Pick out every line in the data below that holds "burst".

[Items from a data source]
=-=-=-=-=

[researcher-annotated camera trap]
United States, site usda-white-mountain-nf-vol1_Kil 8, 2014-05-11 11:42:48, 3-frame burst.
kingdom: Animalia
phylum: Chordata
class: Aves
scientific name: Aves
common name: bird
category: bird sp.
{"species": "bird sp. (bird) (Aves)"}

=-=-=-=-=

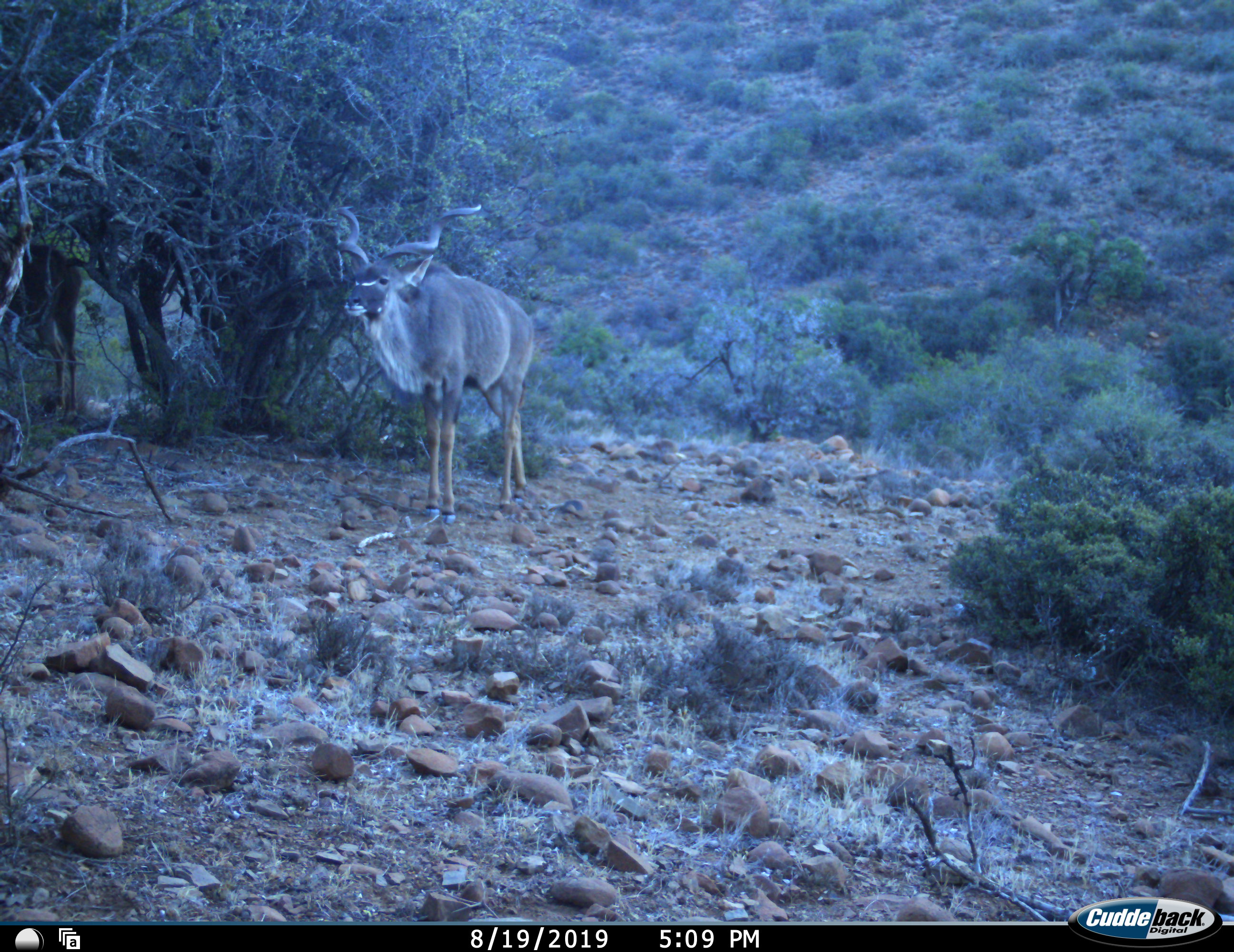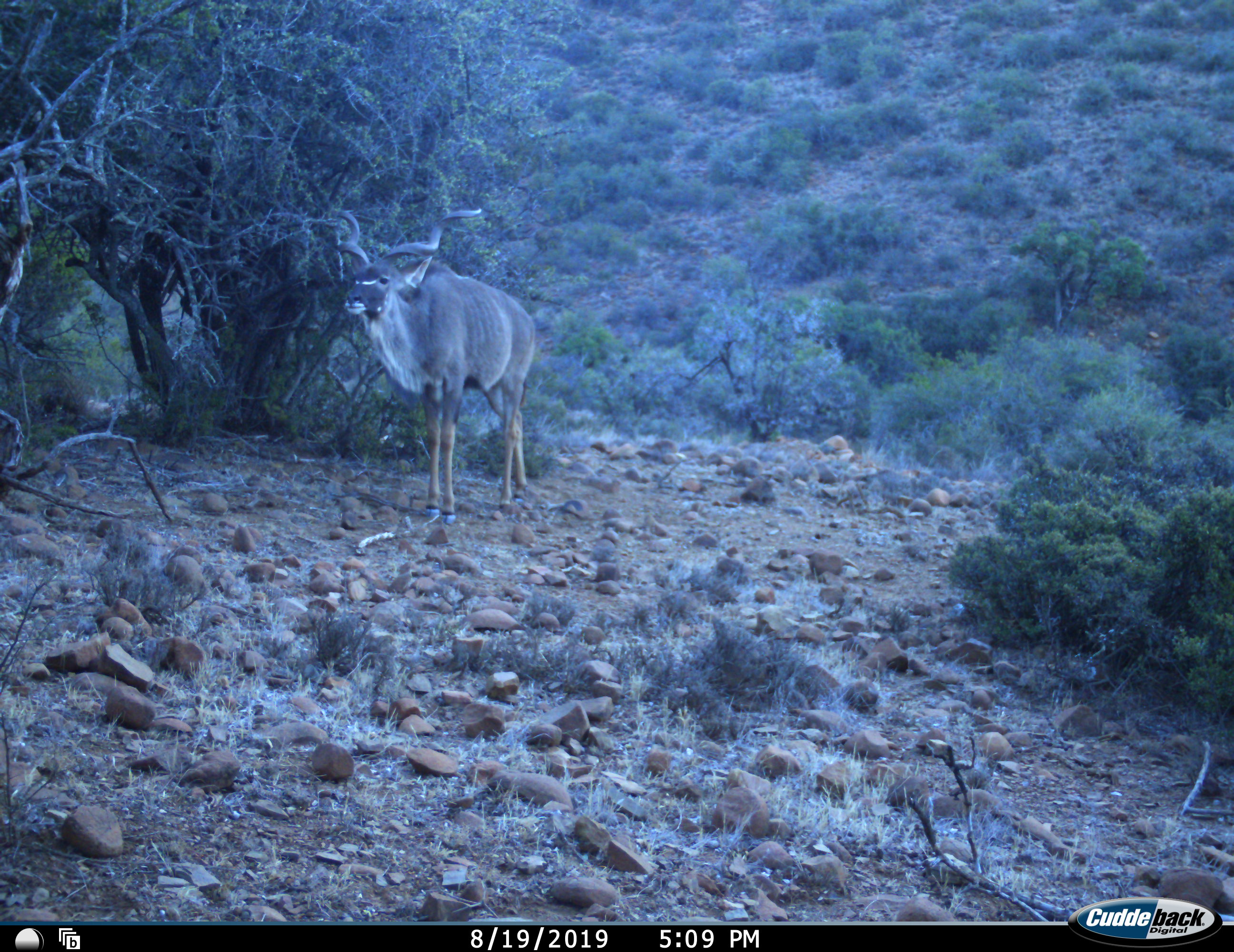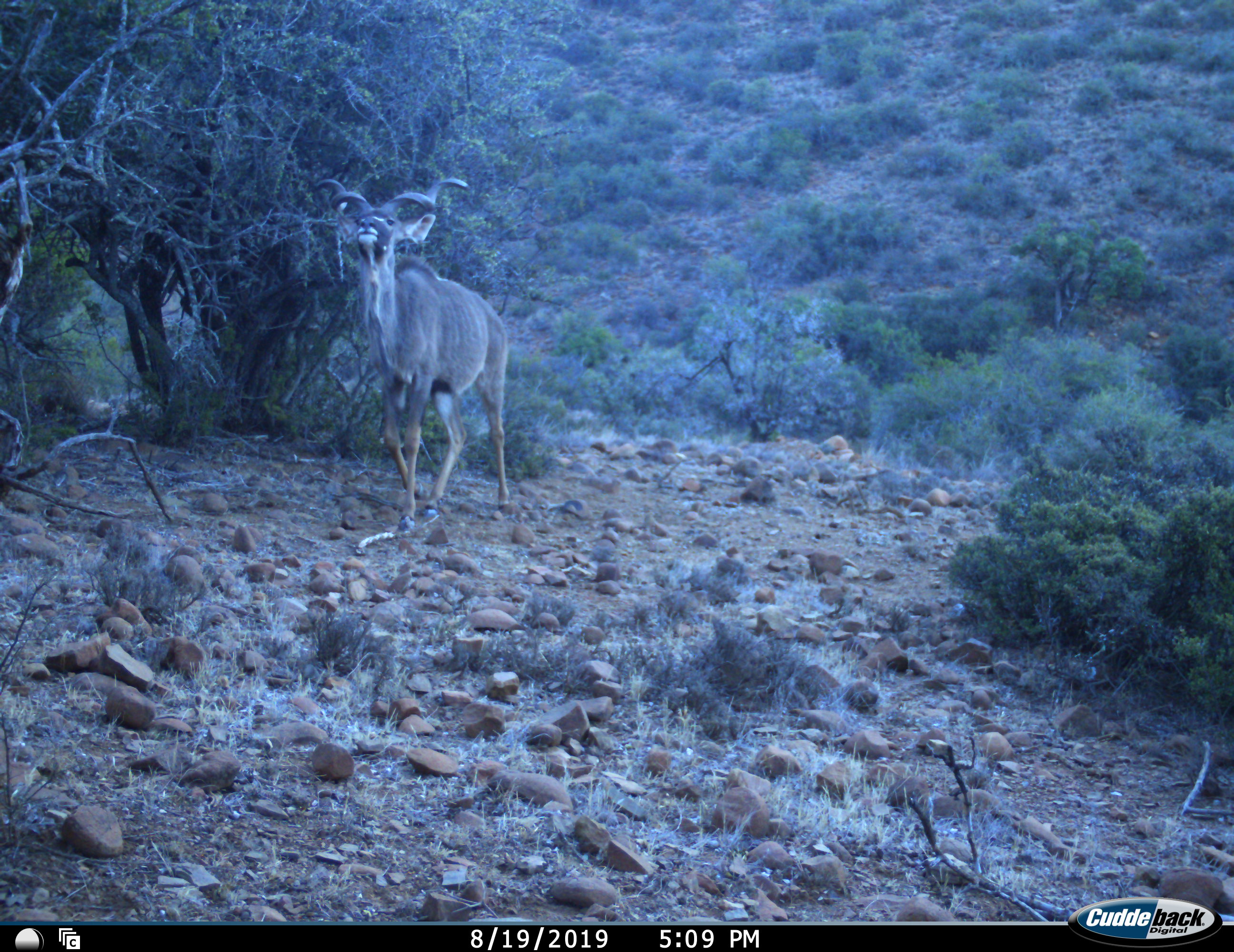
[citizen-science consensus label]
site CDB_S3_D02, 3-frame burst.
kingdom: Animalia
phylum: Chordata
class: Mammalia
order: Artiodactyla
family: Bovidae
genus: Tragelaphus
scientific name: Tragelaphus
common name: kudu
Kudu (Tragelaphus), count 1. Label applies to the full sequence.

=-=-=-=-=

**SOLUTION TO THIS PROBLEM**
United States, site usda-white-mountain-nf-vol1_Kil 8, 2014-05-11 11:42:48, 3-frame burst.
site CDB_S3_D02, 3-frame burst.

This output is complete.